▸ Source passage:
URGENT

BRAZIL Massive  Strike  of  Teachers  and   Students

Hundreds of thousands of strikers in Brazilian K-12 schools and universities answered to the call from trade union organisations on 15 May. They invaded the streets in over 2000 cities and towns across the country (see photo), against the brutal measures that the Bolsonaro government has just announced: a 30% reduction of the public education budget and massive cuts to scholarships for PhD and Masters degrees. 

Hundreds of thousands of strikers in Brazilian K-12 schools and universities answered to the call from trade union organisations on 15 May.

Five months after his election, Bolsonaro is today facing an unprecedented mobilisation that has tacked itself on to the mobilisation against the reform of the retirement pensios. On the 1st of May, all the trade unions launched a call to general strike for next 14 June, for the withdrawal of the retirement reform.

▸ Records for this task:

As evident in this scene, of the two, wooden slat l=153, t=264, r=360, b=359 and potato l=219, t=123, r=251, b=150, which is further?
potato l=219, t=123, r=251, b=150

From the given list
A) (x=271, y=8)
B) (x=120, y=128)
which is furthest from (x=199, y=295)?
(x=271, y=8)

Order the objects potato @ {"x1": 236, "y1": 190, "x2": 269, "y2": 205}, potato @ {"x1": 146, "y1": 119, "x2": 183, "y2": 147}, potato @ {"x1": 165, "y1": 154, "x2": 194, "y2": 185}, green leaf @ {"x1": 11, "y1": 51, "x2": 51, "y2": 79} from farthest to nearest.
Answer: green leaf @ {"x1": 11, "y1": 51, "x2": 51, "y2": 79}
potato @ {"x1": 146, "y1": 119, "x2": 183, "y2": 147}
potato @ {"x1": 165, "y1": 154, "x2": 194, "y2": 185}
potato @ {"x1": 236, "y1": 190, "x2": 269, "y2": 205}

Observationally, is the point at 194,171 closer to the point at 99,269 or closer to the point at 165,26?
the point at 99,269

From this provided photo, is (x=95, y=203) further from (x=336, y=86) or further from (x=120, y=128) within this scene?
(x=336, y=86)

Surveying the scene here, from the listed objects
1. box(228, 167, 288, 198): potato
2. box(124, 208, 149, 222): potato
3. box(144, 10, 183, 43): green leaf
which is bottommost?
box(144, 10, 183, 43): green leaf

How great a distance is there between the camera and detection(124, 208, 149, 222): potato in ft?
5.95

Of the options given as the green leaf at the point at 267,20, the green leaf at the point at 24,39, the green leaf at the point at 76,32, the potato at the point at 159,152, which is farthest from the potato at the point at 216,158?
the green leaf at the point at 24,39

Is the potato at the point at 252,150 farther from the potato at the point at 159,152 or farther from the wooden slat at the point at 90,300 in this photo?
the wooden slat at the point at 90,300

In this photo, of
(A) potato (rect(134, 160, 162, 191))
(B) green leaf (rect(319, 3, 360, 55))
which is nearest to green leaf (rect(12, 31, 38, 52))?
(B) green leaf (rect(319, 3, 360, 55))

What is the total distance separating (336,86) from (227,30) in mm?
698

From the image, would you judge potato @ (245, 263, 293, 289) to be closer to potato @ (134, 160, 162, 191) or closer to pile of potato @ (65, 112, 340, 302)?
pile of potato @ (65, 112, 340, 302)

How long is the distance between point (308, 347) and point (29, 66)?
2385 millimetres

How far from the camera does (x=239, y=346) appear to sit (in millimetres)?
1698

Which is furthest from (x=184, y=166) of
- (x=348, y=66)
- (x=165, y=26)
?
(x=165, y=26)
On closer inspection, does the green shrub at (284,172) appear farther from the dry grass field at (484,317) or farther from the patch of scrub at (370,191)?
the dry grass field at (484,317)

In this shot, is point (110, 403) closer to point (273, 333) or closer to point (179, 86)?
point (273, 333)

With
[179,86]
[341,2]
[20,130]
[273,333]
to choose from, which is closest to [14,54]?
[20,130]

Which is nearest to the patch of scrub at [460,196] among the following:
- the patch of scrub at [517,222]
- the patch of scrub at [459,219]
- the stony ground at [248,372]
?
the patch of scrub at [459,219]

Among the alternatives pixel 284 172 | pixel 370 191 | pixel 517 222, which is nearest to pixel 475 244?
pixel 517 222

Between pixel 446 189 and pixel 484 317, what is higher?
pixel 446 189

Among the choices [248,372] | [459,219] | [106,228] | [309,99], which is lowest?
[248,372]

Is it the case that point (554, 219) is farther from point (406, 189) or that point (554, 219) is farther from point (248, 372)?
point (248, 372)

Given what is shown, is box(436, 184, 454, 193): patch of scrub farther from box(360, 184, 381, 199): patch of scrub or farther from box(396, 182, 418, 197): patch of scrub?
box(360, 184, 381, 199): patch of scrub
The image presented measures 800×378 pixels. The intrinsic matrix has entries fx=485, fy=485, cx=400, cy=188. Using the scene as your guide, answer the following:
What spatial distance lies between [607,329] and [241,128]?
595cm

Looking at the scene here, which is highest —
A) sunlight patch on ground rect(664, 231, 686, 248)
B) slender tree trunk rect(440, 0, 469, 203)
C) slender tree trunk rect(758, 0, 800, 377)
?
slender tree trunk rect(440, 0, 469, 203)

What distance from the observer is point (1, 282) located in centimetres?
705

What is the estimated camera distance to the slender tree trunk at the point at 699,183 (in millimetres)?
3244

▸ Stated task 1: Write out the report on the Brazilian education strike word for word, in full.
▸ Stated task 2: Report every line of the rows that contains the string "slat", treating uppercase and lowercase as different.
The rows have no connection to the report on the Brazilian education strike.

▸ Written reply 1:
URGENT

BRAZIL Massive  Strike  of  Teachers  and   Students

Hundreds of thousands of strikers in Brazilian K-12 schools and universities answered to the call from trade union organisations on 15 May. They invaded the streets in over 2000 cities and towns across the country (see photo), against the brutal measures that the Bolsonaro government has just announced: a 30% reduction of the public education budget and massive cuts to scholarships for PhD and Masters degrees. 

Hundreds of thousands of strikers in Brazilian K-12 schools and universities answered to the call from trade union organisations on 15 May.

Five months after his election, Bolsonaro is today facing an unprecedented mobilisation that has tacked itself on to the mobilisation against the reform of the retirement pensios. On the 1st of May, all the trade unions launched a call to general strike for next 14 June, for the withdrawal of the retirement reform.

▸ Written reply 2:
As evident in this scene, of the two, wooden slat l=153, t=264, r=360, b=359 and potato l=219, t=123, r=251, b=150, which is further?
Is the potato at the point at 252,150 farther from the potato at the point at 159,152 or farther from the wooden slat at the point at 90,300 in this photo?
the wooden slat at the point at 90,300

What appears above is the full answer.